- WHAT IS REQUIRED -
A complete and exact copy of the data below is the task.

:: PROVIDED INFORMATION

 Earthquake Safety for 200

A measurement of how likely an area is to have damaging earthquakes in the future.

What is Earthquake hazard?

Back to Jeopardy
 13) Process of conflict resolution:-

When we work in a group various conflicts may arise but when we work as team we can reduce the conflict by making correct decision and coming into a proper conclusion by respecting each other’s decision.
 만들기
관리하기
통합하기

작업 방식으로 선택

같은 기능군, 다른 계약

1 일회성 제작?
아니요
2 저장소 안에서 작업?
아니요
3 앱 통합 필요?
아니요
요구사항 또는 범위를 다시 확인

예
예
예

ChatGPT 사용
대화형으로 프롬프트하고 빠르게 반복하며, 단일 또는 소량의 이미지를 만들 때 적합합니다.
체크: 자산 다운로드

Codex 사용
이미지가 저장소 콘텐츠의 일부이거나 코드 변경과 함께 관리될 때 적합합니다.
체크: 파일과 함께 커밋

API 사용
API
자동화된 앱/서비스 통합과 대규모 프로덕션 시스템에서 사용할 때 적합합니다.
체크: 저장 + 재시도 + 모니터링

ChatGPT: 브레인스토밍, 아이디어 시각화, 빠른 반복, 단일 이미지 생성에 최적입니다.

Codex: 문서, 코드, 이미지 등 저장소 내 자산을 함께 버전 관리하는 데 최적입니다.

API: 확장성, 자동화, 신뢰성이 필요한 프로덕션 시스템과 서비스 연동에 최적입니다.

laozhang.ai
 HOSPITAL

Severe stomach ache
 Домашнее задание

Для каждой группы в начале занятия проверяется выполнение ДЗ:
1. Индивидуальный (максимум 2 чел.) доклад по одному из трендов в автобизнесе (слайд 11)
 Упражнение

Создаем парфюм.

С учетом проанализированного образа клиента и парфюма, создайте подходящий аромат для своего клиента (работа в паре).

::::

- EXERCISE RESULT -
 Earthquake Safety for 200

A measurement of how likely an area is to have damaging earthquakes in the future.

What is Earthquake hazard?

Back to Jeopardy
 13) Process of conflict resolution:-

When we work in a group various conflicts may arise but when we work as team we can reduce the conflict by making correct decision and coming into a proper conclusion by respecting each other’s decision.
 만들기
관리하기
통합하기

작업 방식으로 선택

같은 기능군, 다른 계약

1 일회성 제작?
아니요
2 저장소 안에서 작업?
아니요
3 앱 통합 필요?
아니요
요구사항 또는 범위를 다시 확인

예
예
예

ChatGPT 사용
대화형으로 프롬프트하고 빠르게 반복하며, 단일 또는 소량의 이미지를 만들 때 적합합니다.
체크: 자산 다운로드

Codex 사용
이미지가 저장소 콘텐츠의 일부이거나 코드 변경과 함께 관리될 때 적합합니다.
체크: 파일과 함께 커밋

API 사용
API
자동화된 앱/서비스 통합과 대규모 프로덕션 시스템에서 사용할 때 적합합니다.
체크: 저장 + 재시도 + 모니터링

ChatGPT: 브레인스토밍, 아이디어 시각화, 빠른 반복, 단일 이미지 생성에 최적입니다.

Codex: 문서, 코드, 이미지 등 저장소 내 자산을 함께 버전 관리하는 데 최적입니다.

API: 확장성, 자동화, 신뢰성이 필요한 프로덕션 시스템과 서비스 연동에 최적입니다.

laozhang.ai
 HOSPITAL

Severe stomach ache
 Домашнее задание

Для каждой группы в начале занятия проверяется выполнение ДЗ:
1. Индивидуальный (максимум 2 чел.) доклад по одному из трендов в автобизнесе (слайд 11)
 Упражнение

Создаем парфюм.

С учетом проанализированного образа клиента и парфюма, создайте подходящий аромат для своего клиента (работа в паре).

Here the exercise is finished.